Angel Flight has given me the opportunity to fly. Just as with anything else, God says for me to give you this skill set and to use it for me. So we joined with Angel Flight. I just took a flight yesterday with a young man who was on his way to Anderson several months ago in December and flipped his truck and his right ankle was basically destroyed in a fire. He really thought he was going to die in the vehicle if it wasn’t for God and somebody who was able to pull him out. I told the guys yesterday “if I ever come into this office and complain about anything, by all means, all you need to do is say “what about the people you’ve been flying?’” Angel Flight is a great organization we work with. It’s an organization where pilots donate their time, businesses donate the time on the plane to go and fly for anywhere from cancer to burn patients to veterans that are coming home from wars.
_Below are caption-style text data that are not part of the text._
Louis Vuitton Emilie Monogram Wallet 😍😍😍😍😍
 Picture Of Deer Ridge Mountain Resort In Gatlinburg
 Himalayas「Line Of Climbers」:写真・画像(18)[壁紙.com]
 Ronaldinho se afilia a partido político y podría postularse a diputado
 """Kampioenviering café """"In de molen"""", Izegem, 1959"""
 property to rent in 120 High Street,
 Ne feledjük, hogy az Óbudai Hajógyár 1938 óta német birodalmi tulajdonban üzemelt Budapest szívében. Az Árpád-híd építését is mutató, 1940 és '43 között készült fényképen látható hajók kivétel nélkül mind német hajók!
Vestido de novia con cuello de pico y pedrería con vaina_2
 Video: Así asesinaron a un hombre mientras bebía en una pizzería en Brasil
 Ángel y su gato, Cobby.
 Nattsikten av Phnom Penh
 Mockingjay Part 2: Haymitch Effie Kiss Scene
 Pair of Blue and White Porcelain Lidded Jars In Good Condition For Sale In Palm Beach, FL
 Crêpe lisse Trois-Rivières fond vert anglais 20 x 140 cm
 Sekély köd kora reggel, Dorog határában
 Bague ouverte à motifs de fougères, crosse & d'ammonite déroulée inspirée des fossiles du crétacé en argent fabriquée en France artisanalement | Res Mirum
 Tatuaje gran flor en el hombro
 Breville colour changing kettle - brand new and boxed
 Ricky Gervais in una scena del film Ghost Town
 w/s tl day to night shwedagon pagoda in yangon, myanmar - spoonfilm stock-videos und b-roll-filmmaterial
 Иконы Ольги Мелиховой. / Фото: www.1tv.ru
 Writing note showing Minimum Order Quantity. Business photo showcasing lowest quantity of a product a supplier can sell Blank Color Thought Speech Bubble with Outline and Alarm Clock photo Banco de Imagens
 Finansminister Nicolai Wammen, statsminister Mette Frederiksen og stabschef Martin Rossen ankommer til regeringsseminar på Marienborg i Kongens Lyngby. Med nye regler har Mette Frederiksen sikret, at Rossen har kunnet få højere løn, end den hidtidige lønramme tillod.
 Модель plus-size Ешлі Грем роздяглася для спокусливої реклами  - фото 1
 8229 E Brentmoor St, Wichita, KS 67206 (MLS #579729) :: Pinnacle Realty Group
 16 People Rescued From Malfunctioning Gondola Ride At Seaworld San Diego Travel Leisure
So those are two organizations that are very near and dear to my heart that God has given us clarity where we can move forward.

At the end of the day, what gives you the biggest sense of accomplishment?

My accomplishment at the end of the day is my prayer that I say every morning: “I love you, Heavenly Father. Show me today how I can glorify you.” At the end of the day, if I can glorify Him, then I feel accomplished for the day. If I failed somewhere, then I don’t. There’s not an accolade that I go for. There’s not an award that I go for. There’s not a revenue target I go for. It’s that God has instilled in me “hey, you know who you need to be and you’re doing what I need you to do. Don’t look at the world around you; look at me and this is where I’ll give you my peace and my strength.” That for me has been where I’ve been able to find my peace and strength and accolades I can get from Him.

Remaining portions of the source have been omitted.